### What is being asked
The reply is to be the lines from the one with "Jogger begegnet Hund" through the last line of the records below, each retyped exactly, with pictures left out.

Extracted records

--

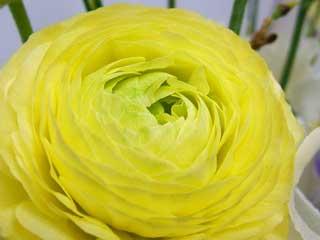 flower_48.jpg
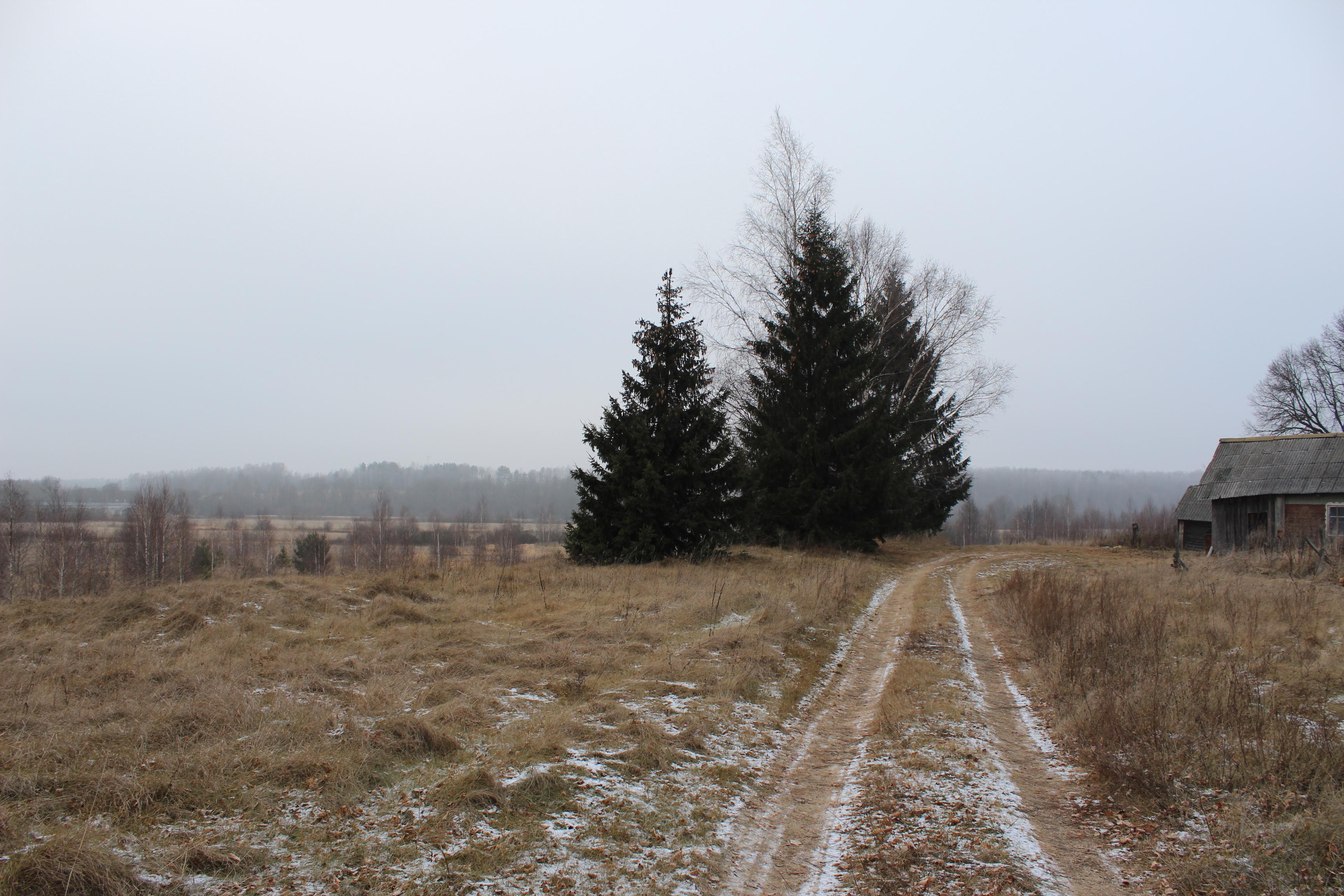 Памятное место, где 23 сентября 1941 г. гитлеровцы казнили 17 мирных жителей, деревня сожжена. Установлен обелиск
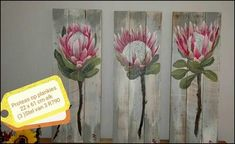 purpleworx Protea Art, Window Seats, Painting Lessons, Succulents, Gardens, Inspirational, Paintings, Oil, Cartoon
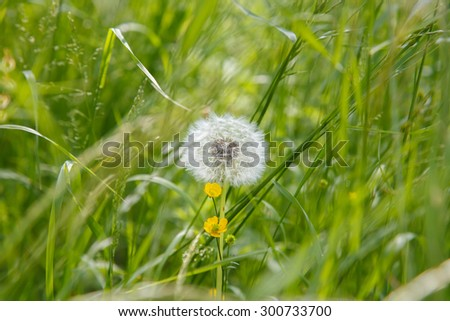 White fluffy dandelion in the field. Gardening. Flora. Rural nature. Flower bed in the Park. The flower bed. Wildlife. Chamomile. Meadow in the woods. Flowers summer. - stock photo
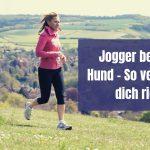 Jogger begegnet Hund – So verhältst du dich richtig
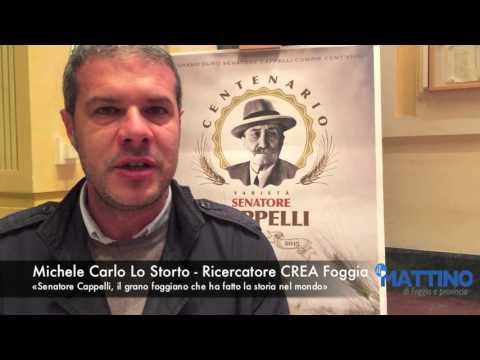 Michele Carlo Lo Storto Senatore Cappelli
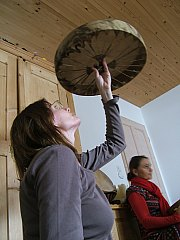 drum making,rawhide,sacred drumming,drum anatomy, make your own drum,heart,lungs,sacred path cards,jamie sams,hoop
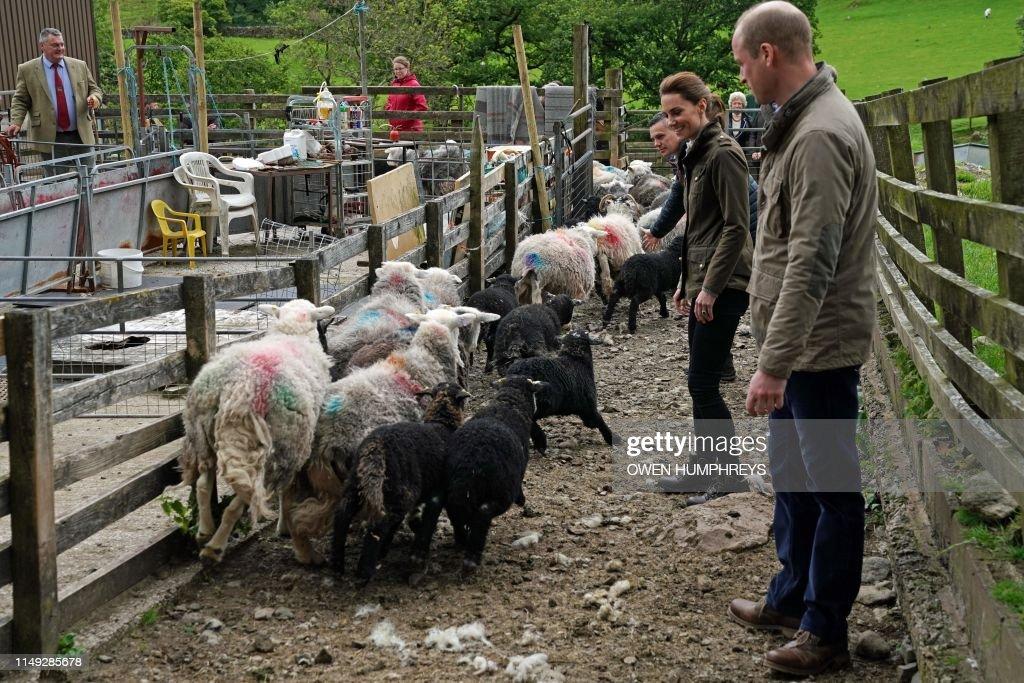 BRITAIN-ROYALS : ニュース写真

--

### Answer section
 Jogger begegnet Hund – So verhältst du dich richtig
 Michele Carlo Lo Storto Senatore Cappelli
 drum making,rawhide,sacred drumming,drum anatomy, make your own drum,heart,lungs,sacred path cards,jamie sams,hoop
 BRITAIN-ROYALS : ニュース写真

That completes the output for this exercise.